▶ _WORK TO COMPLETE_: Arrange every line of the items below as a numbered list, skipping blank lines and leaving out the pictures.

▶ _SUPPLIED MATERIAL_:
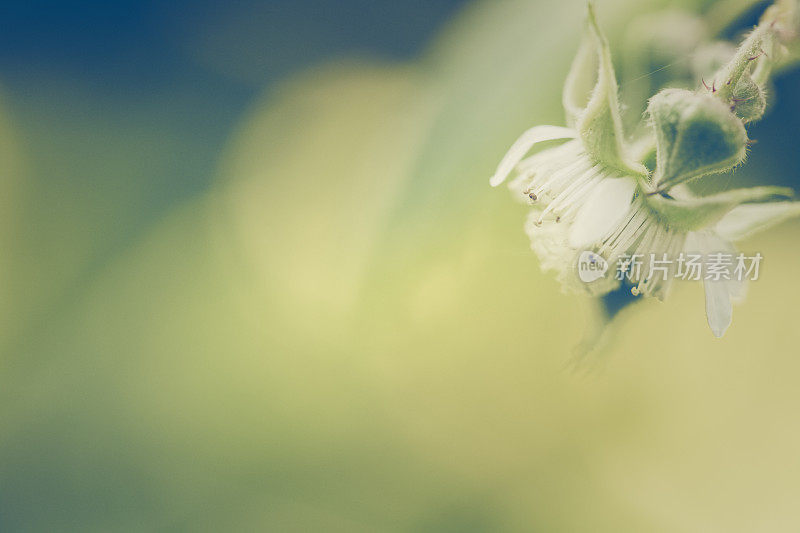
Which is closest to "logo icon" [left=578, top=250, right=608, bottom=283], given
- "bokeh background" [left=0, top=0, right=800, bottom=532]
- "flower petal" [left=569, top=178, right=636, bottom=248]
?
"flower petal" [left=569, top=178, right=636, bottom=248]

▶ _RESULT_:
1. Which is closest to "logo icon" [left=578, top=250, right=608, bottom=283], given
2. - "bokeh background" [left=0, top=0, right=800, bottom=532]
3. - "flower petal" [left=569, top=178, right=636, bottom=248]
4. ?
5. "flower petal" [left=569, top=178, right=636, bottom=248]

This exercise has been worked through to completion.